TEXT EXCERPT section start

Hands were shaken, and a job that had been Brown's for the taking was offered to John Hughes, the manager of Livingston. Hughes took it. Brown (right) continues his search to get back into the game that has been a major part of his life for 33 years.

"I'm unattached and I'm looking for work," Brown says. "I have worked all my life so I don't want to be out of work. I want to be known as a hard-working bloke. I was brought up to graft. I served my time on the Tyne. I worked as an electrician, getting up at six o'clock and not coming home till midnight. That is what I am. I'm a working-class lad from South Shields.

"Hartlepool interested me because you are in the third tier. The club has progressed since I was there as a player and you're in a region that is still, as far as I'm concerned, a football hotbed.

"People are saying I was too expensive. That's a load of rubbish. I was prepared to work under the constraints of the football club. I wanted to bring my backroom staff in. At the 11th hour there were one or two demands from themselves. I didn't agree with them. They were deal-breakers as opposed to deal-makers. They wouldn't back off and I was going to make a stand.

"I went into Preston and we went our separate ways because I wanted to restructure the backroom staff. That was a problem. I didn't want to see that being the problem at Hartlepool. It needs rebuilding. The club has been staring at a lot of managers over the last 10 years. I wanted to be allowed to restructure it.

"We went our separate ways amicably. I was disappointed. There was a very good opportunity to get it going."

It is just four years since Brown led Hull City from the bottom of the Championship to sixth place in the Premier League. They were supposed to go straight back down; suddenly they had 20 points from 11 games and that was enough to keep them up, by the skin of their teeth.

Brown has two more promotions on his CV, as coach at Bolton Wanderers, and as assistant manager at the same club. Preston did not work out and the road back into management is not easy.

TEXT EXCERPT section end
STORED DATA section start

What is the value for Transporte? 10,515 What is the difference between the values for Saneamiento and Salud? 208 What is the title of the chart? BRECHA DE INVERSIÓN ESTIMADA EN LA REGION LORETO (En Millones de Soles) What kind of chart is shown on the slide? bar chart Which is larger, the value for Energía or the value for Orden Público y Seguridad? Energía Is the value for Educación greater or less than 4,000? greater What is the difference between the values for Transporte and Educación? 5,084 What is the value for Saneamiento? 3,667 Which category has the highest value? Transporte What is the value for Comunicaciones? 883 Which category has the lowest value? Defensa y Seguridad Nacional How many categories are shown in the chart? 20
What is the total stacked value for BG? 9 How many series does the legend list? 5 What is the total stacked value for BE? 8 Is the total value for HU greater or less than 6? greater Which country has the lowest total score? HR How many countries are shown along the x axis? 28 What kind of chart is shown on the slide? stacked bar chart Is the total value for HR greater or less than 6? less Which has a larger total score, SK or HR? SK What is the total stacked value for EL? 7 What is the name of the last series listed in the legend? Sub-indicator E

STORED DATA section end
STORED DATA section start

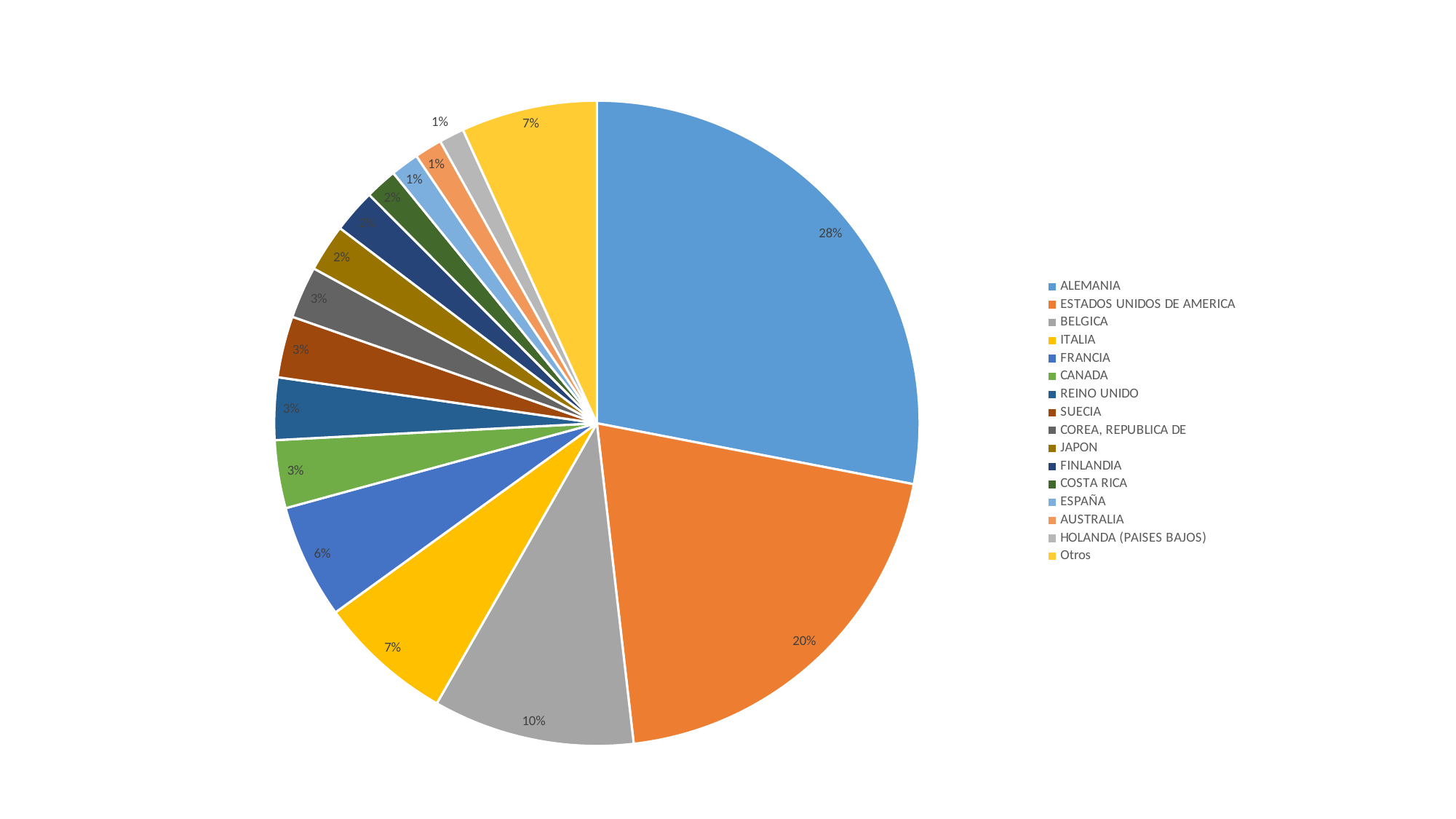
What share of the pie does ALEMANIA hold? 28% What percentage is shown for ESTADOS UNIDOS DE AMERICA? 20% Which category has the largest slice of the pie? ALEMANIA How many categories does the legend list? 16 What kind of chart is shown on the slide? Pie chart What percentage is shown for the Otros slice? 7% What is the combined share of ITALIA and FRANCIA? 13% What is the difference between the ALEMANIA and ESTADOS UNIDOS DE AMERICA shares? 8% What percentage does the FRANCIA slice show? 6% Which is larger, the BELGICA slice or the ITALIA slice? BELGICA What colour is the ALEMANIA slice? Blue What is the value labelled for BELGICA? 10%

STORED DATA section end
STORED DATA section start

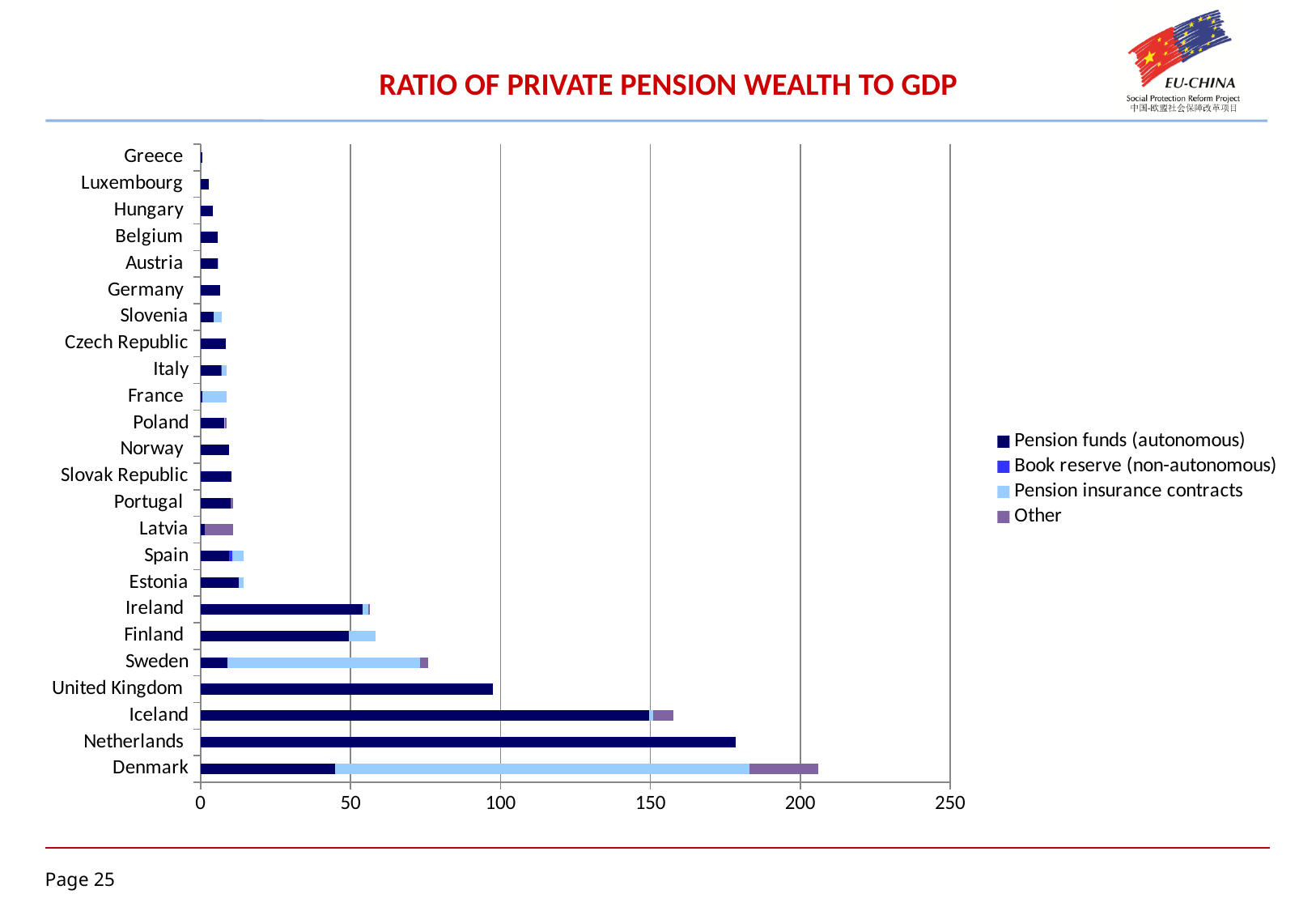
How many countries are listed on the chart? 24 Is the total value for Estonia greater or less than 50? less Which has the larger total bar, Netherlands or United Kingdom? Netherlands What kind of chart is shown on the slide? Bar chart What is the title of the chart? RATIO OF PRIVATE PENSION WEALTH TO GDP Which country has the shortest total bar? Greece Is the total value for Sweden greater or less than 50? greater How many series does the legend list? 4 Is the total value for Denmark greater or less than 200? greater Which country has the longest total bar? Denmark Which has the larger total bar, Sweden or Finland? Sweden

STORED DATA section end

## [WORK ORDER]
Carry on the article on Brown's search for a management job, starting after its last sentence. The three blocks of lines above come from a different source than the article on Brown's search for a management job.

## [WRITTEN ANSWER]
"I got to the final process at Coventry, Bury and Gilllingham," he adds. "They were three clubs where it was very interesting meeting the chairmen, hearing about the challenge and what they had to say.

"I'm not in a position where I can turn clubs down. The average is 60 applications for every job, no matter what club. Look at the managers out of work at the minute; I have no divine right. I needed to understand why certain clubs didn't even respond to a telephone call, saying 'come in for a chat'.

"Sometimes I haven't received a telephone call. When I think about my CV, I have three promotions from the Championship to the Premier League. When you don't get a call to have a chat to see if we meet eye to eye, that has disappointed me.

"I did a bit of work for the FA pro licence. I was really pleased to be asked to help them out. One of the categories was, 'What do you want to be remembered for?' I put up pictures of me singing on the pitch and the half-time team-talk at Manchester City and I said to them all that those were not the way I wanted people to think of me. I wanted to be remembered for doing a thorough job at a football club, for making the club better and for achieving success.

"It is important how hard you work inside your football club. You need good, thorough, professional people around you and you can really take a club places. People have a perception of me but they don't see the hard graft or the long hours I put in.

"I love the game. I always have done and I want to be managing again."